- CHALLENGE -
Starting at the line that contains "Which from the list" and running through the last line of the material below, write out every line as a numbered list, skipping blank lines.

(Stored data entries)
▼
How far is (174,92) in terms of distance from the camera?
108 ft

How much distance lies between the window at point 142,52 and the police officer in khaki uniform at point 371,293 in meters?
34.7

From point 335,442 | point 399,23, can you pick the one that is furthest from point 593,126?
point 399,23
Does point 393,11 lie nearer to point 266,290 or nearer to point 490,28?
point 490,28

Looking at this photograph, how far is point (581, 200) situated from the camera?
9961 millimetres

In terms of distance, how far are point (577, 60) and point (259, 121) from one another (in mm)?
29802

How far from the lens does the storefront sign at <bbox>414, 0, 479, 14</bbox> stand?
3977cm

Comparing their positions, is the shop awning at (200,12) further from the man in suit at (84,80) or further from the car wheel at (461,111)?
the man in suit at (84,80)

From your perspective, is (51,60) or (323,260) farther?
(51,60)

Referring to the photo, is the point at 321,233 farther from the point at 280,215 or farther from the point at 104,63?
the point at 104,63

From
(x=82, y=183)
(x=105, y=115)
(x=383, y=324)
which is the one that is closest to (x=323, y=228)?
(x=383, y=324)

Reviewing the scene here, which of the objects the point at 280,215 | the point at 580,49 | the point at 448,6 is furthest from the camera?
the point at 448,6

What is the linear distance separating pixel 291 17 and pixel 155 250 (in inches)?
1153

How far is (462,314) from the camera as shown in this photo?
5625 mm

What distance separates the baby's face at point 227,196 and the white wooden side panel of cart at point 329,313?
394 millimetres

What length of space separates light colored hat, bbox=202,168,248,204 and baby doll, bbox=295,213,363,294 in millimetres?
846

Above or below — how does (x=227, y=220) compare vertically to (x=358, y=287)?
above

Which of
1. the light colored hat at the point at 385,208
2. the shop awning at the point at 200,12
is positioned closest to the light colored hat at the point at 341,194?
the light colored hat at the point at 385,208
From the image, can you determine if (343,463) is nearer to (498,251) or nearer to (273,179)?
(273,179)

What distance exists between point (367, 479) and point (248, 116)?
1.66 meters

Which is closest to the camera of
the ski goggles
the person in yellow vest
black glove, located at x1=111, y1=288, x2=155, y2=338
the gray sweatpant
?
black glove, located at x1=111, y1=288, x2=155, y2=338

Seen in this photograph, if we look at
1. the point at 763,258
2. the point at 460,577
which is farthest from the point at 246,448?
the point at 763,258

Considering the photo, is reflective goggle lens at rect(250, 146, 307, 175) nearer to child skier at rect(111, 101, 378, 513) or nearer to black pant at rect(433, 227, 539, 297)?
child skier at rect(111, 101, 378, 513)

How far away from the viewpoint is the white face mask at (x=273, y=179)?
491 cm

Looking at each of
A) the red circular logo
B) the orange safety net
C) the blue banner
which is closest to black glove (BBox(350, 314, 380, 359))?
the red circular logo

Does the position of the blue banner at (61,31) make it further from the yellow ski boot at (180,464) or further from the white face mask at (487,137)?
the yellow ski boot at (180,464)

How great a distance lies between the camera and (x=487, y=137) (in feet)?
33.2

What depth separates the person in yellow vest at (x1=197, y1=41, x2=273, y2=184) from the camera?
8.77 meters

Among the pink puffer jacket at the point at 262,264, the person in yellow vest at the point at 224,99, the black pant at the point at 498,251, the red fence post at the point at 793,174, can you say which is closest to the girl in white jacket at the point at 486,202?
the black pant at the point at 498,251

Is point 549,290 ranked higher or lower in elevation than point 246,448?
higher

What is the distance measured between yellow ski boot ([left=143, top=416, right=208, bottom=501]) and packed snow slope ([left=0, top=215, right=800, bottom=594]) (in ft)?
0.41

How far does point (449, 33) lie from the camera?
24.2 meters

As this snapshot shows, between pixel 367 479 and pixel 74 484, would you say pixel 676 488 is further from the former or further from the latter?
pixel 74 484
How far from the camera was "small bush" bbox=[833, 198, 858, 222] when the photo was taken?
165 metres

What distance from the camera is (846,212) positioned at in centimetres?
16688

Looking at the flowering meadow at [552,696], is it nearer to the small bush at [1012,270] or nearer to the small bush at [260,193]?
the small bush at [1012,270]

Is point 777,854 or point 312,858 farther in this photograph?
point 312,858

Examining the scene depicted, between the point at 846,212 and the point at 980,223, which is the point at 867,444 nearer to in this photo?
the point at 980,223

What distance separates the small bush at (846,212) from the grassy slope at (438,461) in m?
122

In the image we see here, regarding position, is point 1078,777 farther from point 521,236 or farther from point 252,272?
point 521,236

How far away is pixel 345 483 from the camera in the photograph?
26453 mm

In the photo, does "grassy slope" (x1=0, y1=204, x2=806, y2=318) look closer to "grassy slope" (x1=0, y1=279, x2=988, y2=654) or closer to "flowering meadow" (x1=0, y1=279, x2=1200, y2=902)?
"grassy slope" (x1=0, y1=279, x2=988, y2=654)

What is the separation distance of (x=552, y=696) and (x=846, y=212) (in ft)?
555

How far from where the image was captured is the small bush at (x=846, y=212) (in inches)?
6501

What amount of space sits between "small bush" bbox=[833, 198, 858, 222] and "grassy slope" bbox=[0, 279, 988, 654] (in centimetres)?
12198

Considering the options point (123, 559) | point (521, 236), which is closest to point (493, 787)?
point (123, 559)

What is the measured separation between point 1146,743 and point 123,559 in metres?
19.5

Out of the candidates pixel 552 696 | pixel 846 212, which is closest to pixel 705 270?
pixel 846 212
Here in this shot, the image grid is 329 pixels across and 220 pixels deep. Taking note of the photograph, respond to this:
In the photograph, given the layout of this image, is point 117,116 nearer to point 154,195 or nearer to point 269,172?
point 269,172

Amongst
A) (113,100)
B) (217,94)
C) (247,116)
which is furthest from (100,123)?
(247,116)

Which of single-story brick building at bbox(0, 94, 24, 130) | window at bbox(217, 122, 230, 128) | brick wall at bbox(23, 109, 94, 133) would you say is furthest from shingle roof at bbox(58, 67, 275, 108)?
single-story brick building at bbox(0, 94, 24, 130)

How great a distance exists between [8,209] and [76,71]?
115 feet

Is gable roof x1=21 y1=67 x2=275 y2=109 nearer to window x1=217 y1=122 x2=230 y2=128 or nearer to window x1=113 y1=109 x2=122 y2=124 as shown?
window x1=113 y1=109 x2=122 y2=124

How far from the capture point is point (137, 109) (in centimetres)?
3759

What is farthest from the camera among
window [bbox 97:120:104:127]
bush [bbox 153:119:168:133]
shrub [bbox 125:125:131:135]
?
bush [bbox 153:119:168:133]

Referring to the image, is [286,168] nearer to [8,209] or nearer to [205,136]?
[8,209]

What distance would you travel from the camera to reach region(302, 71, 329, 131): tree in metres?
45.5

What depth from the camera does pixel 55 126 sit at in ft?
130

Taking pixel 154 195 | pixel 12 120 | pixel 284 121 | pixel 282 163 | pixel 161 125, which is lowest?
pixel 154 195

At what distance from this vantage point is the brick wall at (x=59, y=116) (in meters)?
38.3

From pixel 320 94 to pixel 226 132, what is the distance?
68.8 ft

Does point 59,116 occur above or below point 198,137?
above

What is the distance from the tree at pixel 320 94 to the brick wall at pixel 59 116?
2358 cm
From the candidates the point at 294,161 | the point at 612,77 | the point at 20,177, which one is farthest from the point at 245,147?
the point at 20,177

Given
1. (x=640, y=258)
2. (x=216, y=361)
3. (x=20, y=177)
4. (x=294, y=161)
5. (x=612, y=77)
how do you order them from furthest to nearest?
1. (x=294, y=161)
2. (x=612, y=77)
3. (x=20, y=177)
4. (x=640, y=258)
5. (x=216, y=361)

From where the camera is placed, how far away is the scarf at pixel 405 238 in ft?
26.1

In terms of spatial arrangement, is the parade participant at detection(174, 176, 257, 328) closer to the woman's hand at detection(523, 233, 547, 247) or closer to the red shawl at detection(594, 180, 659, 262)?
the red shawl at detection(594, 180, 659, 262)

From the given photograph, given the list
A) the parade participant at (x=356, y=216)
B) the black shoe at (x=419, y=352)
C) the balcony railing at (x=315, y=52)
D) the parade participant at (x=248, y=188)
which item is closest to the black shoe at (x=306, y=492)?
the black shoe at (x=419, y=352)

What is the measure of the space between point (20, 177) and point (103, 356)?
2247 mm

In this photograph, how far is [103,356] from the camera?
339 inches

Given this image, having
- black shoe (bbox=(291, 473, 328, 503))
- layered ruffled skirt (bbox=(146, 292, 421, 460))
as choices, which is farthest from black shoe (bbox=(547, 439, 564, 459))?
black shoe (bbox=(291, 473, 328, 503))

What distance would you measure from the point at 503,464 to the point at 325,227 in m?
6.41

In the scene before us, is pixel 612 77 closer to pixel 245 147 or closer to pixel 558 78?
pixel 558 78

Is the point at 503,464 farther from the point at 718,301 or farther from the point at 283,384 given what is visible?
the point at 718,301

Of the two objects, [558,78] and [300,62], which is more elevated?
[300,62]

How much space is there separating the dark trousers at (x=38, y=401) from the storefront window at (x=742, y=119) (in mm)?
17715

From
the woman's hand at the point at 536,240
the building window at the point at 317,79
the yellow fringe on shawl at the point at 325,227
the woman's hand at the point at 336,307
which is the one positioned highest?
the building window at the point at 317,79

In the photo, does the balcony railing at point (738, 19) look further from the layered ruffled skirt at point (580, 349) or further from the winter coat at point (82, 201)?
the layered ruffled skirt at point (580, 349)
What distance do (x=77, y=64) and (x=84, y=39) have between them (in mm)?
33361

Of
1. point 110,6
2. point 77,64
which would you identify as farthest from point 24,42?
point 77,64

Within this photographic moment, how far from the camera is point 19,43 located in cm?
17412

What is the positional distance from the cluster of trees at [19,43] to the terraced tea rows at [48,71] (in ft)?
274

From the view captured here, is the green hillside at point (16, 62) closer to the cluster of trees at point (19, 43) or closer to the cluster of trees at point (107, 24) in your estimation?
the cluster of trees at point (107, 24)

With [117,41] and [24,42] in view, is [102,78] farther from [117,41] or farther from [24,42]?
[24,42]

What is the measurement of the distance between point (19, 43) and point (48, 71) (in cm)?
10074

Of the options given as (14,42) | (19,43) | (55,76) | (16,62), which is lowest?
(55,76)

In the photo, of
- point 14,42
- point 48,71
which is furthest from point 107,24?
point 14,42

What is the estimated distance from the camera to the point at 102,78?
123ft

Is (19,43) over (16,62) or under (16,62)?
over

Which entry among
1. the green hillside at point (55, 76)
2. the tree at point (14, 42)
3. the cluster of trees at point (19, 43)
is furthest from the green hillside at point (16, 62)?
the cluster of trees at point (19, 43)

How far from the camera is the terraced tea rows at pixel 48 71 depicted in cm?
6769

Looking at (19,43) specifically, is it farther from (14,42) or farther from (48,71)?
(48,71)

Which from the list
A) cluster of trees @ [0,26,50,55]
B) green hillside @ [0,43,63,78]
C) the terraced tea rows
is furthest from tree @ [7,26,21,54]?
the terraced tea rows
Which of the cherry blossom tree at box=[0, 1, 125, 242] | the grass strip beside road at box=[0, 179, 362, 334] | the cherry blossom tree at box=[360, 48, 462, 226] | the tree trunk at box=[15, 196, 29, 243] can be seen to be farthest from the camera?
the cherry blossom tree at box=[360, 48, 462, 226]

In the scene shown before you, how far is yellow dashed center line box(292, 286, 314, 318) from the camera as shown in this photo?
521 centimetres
▲
- WRITTEN ANSWER -
1. Which from the list
2. A) cluster of trees @ [0,26,50,55]
3. B) green hillside @ [0,43,63,78]
4. C) the terraced tea rows
5. is furthest from tree @ [7,26,21,54]?
6. the terraced tea rows
7. Which of the cherry blossom tree at box=[0, 1, 125, 242] | the grass strip beside road at box=[0, 179, 362, 334] | the cherry blossom tree at box=[360, 48, 462, 226] | the tree trunk at box=[15, 196, 29, 243] can be seen to be farthest from the camera?
8. the cherry blossom tree at box=[360, 48, 462, 226]
9. In the scene shown before you, how far is yellow dashed center line box(292, 286, 314, 318) from the camera as shown in this photo?
10. 521 centimetres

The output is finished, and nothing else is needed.